Closed cooperaj closed 1 week ago
>>> import urllib.robotparser
>>> rp = urllib.robotparser.RobotFileParser("https://mastodon.scot/robots.txt")
>>> print (rp.can_fetch("FediFetcher", "https://mastodon.scot/api/v1/accounts/lookup?acct=ionafyfe"))
False
Yeah, I don't know why that is coming back false.
Yeah, this is really weird.
OK, the reason for this is in the User Agent that's being used for fetching the file:
curl -i https://mastodon.scot/robots.txt -H 'User-Agent: Python-urllib/3.11'
HTTP/2 403
[...]
alt-svc: h3=":443"; ma=86400
error code: 101
When setting the User Agent to Python-urllib/3.11
we get back a 403
. And a 403
response to a robots.txt request is usually seen as equivalent to
User-agent: *
Disallow: /
I'll see if I can change the User Agent being used by the parser.
That makes sense I guess. If you're not defining your useragent explicitly you're more likely to be something you'd want to block.
https://stackoverflow.com/a/37335469
This does not bode well.
EDIT2
https://stackoverflow.com/a/37935740
Scratch that, a little bit more complicated than the default way but nothing too tricky.

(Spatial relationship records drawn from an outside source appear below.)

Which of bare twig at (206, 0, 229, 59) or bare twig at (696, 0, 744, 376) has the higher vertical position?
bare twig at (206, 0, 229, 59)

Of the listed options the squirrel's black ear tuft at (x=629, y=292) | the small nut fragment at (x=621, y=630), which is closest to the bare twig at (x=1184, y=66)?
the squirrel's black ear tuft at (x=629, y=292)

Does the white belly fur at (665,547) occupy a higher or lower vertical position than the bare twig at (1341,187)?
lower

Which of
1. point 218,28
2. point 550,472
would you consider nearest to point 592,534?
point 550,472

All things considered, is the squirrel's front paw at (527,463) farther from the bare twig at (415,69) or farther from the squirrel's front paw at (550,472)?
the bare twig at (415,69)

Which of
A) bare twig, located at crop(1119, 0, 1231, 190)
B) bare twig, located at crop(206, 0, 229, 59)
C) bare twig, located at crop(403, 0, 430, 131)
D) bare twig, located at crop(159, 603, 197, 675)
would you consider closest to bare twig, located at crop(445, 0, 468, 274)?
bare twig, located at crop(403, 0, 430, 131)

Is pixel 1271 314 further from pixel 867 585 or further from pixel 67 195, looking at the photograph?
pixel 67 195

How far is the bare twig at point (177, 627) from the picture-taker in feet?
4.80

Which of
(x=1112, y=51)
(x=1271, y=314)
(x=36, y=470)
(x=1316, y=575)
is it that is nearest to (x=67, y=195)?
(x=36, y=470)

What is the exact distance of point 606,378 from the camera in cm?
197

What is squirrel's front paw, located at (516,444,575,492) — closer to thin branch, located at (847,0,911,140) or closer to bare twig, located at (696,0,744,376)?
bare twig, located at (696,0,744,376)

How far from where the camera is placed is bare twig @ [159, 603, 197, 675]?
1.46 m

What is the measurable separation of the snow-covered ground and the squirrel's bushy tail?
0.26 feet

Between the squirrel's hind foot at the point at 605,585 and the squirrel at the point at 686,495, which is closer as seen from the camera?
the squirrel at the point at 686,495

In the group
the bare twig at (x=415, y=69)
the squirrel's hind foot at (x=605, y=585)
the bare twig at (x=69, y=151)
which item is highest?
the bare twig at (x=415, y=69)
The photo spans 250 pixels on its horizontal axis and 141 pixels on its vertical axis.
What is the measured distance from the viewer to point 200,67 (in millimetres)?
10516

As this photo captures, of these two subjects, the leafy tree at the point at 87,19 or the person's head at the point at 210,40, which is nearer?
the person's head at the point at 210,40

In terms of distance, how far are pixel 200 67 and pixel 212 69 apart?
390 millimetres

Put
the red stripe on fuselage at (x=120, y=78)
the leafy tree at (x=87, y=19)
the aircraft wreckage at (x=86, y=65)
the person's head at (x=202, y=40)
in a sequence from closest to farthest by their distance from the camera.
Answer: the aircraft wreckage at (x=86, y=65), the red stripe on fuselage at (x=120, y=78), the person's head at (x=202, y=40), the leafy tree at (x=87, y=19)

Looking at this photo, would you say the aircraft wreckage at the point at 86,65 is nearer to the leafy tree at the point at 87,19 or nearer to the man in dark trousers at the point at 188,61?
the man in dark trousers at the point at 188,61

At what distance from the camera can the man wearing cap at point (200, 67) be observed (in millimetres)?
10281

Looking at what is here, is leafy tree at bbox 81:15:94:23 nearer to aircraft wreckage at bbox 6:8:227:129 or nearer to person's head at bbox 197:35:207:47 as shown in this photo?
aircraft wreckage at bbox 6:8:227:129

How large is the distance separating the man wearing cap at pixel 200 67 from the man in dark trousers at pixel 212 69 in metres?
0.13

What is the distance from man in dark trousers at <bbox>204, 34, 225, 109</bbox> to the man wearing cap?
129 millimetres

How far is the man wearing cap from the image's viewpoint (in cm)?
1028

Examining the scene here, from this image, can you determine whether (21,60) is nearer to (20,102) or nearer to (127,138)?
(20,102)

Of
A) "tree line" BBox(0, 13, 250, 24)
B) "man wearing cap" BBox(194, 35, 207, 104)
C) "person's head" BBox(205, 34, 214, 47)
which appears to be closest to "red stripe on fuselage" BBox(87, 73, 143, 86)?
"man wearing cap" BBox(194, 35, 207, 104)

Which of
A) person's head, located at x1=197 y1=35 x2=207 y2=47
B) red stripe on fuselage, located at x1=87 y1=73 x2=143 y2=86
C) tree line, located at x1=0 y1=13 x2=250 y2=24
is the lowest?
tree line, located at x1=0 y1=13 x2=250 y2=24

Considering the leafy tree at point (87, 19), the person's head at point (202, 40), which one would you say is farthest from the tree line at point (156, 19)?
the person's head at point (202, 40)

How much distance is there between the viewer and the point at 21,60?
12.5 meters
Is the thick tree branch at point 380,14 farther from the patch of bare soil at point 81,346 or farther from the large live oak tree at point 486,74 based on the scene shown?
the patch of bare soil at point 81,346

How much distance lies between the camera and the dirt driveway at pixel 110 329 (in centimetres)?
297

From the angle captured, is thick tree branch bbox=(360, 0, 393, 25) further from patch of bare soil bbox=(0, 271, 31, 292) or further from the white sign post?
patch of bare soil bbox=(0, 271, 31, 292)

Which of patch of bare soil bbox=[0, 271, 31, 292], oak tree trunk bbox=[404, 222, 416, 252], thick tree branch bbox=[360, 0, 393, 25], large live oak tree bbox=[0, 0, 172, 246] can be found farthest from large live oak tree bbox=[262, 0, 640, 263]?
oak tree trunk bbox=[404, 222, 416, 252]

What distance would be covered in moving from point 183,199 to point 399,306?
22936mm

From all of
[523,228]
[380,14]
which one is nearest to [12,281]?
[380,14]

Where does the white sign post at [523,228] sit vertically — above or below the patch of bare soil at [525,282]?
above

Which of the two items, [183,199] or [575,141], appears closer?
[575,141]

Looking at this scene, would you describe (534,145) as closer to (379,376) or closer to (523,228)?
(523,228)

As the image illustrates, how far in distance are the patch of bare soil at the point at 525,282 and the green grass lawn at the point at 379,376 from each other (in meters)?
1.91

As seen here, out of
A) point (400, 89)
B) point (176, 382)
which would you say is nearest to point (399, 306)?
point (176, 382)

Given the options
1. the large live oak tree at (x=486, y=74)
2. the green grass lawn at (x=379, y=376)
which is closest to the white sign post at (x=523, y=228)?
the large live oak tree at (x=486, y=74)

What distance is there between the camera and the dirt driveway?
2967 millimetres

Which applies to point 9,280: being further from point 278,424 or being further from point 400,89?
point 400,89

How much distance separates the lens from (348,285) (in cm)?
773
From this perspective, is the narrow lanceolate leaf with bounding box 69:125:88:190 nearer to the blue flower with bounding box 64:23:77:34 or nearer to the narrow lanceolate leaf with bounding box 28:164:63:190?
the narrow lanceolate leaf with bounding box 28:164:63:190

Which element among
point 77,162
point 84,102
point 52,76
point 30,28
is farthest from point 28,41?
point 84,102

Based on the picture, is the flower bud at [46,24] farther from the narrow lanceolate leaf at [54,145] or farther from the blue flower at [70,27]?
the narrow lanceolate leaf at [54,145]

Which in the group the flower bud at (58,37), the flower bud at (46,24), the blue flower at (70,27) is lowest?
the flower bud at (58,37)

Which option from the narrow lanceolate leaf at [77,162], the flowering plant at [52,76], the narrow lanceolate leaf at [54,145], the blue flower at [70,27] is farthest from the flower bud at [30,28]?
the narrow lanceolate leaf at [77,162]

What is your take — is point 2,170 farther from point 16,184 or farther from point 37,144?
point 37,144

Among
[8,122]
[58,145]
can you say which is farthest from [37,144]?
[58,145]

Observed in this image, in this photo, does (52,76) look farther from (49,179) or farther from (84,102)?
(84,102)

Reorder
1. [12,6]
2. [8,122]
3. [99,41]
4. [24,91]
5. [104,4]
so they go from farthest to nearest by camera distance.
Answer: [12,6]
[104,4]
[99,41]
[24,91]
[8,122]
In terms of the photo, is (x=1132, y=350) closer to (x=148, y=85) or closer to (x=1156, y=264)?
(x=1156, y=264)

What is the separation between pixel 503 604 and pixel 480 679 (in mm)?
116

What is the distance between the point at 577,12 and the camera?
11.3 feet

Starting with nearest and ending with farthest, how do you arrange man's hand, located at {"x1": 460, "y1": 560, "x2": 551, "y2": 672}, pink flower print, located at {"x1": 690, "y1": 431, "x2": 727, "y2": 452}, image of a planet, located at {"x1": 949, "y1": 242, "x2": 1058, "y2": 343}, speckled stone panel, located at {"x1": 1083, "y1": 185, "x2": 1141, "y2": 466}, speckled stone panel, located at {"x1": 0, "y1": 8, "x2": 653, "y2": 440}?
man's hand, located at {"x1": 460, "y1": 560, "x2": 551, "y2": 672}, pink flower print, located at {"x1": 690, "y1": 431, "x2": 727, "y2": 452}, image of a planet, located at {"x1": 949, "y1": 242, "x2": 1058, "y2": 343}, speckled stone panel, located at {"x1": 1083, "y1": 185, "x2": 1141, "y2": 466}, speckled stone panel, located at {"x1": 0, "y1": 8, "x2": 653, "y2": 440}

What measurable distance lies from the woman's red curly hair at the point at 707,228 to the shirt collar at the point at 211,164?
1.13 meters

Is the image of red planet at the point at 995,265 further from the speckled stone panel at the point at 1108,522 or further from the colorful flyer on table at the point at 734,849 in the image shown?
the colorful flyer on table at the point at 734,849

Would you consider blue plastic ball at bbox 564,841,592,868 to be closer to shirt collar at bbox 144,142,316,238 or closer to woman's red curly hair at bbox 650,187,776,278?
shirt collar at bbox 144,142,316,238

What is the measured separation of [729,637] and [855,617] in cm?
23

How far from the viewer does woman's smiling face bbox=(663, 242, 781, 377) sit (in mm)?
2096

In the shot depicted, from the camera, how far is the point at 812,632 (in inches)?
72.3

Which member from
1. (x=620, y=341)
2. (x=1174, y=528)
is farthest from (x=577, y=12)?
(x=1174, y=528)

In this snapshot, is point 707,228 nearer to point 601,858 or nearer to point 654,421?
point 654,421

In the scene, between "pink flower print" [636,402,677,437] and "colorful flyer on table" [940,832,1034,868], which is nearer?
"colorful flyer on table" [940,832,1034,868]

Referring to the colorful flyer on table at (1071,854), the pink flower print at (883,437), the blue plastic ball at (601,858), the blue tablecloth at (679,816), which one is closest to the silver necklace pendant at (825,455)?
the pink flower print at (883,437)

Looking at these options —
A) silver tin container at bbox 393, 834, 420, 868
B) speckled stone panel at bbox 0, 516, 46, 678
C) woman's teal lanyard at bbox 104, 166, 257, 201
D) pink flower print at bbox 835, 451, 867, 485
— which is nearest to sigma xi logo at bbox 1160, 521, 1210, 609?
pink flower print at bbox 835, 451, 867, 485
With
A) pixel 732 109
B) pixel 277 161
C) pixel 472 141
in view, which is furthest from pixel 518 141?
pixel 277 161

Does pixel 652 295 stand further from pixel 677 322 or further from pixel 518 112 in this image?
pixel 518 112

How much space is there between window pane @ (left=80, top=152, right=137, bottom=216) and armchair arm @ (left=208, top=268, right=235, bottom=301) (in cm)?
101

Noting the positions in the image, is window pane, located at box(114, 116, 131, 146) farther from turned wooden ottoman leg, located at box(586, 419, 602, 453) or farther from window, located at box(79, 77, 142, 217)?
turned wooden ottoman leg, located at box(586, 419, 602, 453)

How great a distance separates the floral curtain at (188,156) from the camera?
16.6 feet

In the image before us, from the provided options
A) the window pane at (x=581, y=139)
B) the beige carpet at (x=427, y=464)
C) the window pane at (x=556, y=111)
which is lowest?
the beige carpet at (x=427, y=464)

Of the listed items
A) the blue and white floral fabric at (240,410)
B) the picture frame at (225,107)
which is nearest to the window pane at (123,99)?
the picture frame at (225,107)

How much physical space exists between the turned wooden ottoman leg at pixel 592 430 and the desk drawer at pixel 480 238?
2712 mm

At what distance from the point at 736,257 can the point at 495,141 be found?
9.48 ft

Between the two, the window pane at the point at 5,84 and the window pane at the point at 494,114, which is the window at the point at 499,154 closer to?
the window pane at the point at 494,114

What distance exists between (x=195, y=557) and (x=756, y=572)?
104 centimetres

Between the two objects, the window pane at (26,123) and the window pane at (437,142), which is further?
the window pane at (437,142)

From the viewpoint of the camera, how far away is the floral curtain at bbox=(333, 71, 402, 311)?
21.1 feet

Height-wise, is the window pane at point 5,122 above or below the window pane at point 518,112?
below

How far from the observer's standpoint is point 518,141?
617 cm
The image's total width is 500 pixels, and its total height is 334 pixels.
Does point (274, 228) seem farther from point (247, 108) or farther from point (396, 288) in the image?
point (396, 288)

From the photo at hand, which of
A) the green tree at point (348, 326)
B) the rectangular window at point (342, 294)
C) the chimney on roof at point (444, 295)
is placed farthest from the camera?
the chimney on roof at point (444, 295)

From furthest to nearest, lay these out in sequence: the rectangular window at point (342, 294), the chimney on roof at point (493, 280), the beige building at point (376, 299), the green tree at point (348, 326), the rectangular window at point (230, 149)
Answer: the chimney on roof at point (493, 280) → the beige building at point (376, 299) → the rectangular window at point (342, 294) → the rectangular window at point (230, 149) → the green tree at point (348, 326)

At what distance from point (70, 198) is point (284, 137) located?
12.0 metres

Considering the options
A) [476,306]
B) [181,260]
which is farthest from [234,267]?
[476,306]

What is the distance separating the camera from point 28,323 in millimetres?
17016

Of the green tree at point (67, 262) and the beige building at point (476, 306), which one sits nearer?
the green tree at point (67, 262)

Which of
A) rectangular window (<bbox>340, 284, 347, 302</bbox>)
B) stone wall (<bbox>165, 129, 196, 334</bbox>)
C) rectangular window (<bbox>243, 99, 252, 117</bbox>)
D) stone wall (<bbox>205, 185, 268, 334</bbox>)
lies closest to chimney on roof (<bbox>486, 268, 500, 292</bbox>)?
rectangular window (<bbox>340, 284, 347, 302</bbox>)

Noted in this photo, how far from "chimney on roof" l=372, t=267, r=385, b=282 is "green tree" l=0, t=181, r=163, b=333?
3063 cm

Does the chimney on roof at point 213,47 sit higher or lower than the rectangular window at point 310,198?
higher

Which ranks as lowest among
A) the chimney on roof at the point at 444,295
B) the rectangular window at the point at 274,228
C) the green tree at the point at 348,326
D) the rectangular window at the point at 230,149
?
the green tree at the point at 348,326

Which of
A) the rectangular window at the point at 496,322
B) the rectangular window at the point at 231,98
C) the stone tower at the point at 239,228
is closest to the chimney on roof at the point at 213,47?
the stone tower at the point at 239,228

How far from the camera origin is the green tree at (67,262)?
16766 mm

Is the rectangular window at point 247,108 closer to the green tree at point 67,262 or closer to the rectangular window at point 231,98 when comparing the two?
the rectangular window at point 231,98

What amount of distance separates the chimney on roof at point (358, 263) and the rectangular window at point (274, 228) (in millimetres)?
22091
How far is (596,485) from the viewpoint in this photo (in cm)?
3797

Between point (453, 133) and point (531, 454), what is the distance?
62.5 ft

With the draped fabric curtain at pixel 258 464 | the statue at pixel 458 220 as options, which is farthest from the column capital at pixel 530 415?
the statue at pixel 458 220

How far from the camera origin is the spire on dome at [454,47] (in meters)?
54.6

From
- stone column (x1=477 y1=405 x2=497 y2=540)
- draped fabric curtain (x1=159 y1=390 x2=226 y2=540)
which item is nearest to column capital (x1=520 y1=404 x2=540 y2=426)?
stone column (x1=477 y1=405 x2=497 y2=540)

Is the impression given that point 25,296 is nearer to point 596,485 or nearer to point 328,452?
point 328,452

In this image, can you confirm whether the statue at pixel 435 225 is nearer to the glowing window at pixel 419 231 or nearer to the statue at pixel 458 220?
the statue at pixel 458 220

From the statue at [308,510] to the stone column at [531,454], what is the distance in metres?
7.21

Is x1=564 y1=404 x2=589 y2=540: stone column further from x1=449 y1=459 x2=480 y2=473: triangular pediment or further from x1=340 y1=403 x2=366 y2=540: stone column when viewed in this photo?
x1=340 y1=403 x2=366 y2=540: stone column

It's absurd that there is no option to change the UA for this, isn't it?!
Anyway, I also found the second option, and this shouldn't be too tricky to implement.
Closing this in favour of #127 which also deals with a change to UA.
I'm seeing robots.txt denials in my logs, this is expected though it saddens me that a User-agent: * has been implemented for quite so many services.
But I'm not sure it's 100% correct. I've a few denials that potentially shouldn't be being flagged.
But the contents of this robots.txt are
Which as you can see don't specifically block the /api/v1/statuses path for the fedifetcher User-agent. This robots.txt seems to be fairly common as well.